__TO BE DONE__
Rewrite the temporal ensembling text between "The second variant, temporal" and "available at https://github.com/c0zzy/semi-supervised-ann.", inclusive, with "epoch" changed to "iteration" throughout.

Start of TEXT SECTION

The second variant, temporal ensembling, compares the prediction of the network in the current epoch with the predictions obtained in the previous epoch. The dropout and data augmentation can be used as well. So the unsupervised loss L U for this approach is calculated as follows:

L U (x) = |C| ∑ i=1 (y i − ỹi ) 2 , (6)

where y is the current output of the network in the training step and ỹ is the output of the network in a different state or for augmented input. Our open-source implementation is publicly available at https://github.com/c0zzy/semi-supervised-ann.

Validation using a simple artificial experiment

Firstly, we tried our implementations of two semi-supervised methods mentioned above and a fully supervised baseline on a two-dimensional example. We chose simple generated moon-shaped data, which are often used for testing of classification or clustering algorithms. The data consist of two classes, that are linearly inseparable but do not overlap so that the classification can be performed with no error. The advantage is that we can easily visualize the classification decision border in two dimensions and examine the behavior of the algorithm. For every method in this experiment, we used the same MLP architecture with two hidden layers, the first having 64 neurons and the second 32 neurons.

End of TEXT SECTION
Start of DATA SECTION

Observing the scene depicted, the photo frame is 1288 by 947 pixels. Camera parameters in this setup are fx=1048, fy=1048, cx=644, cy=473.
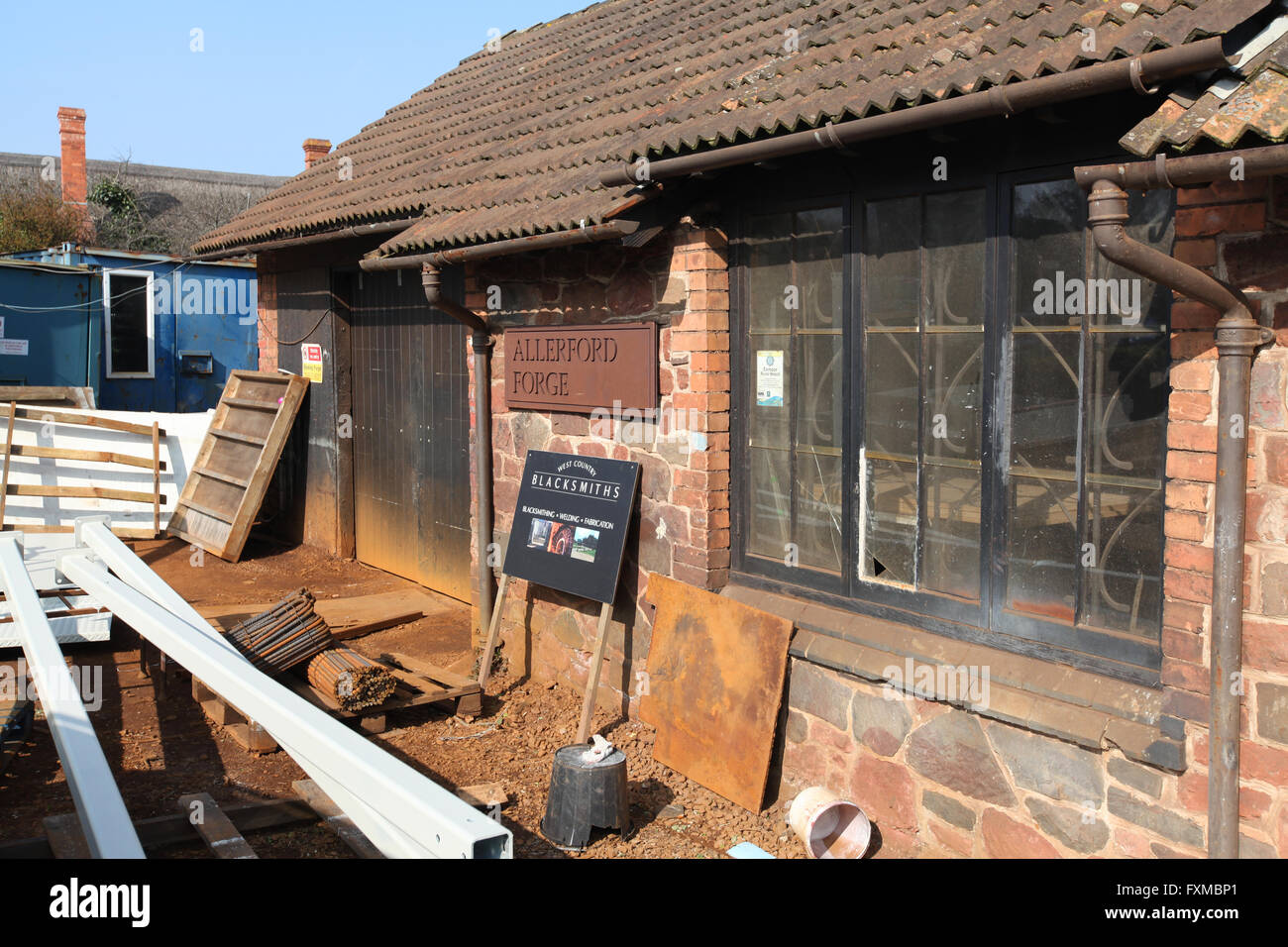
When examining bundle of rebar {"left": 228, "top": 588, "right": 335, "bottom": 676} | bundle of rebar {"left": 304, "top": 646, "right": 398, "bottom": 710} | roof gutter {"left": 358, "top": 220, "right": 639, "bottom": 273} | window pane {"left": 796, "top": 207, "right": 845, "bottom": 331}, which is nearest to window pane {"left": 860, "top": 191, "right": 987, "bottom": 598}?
window pane {"left": 796, "top": 207, "right": 845, "bottom": 331}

End of DATA SECTION

__EXERCISE SOLUTION__
The second variant, temporal ensembling, compares the prediction of the network in the current iteration with the predictions obtained in the previous iteration. The dropout and data augmentation can be used as well. So the unsupervised loss L U for this approach is calculated as follows:

L U (x) = |C| ∑ i=1 (y i − ỹi ) 2 , (6)

where y is the current output of the network in the training step and ỹ is the output of the network in a different state or for augmented input. Our open-source implementation is publicly available at https://github.com/c0zzy/semi-supervised-ann.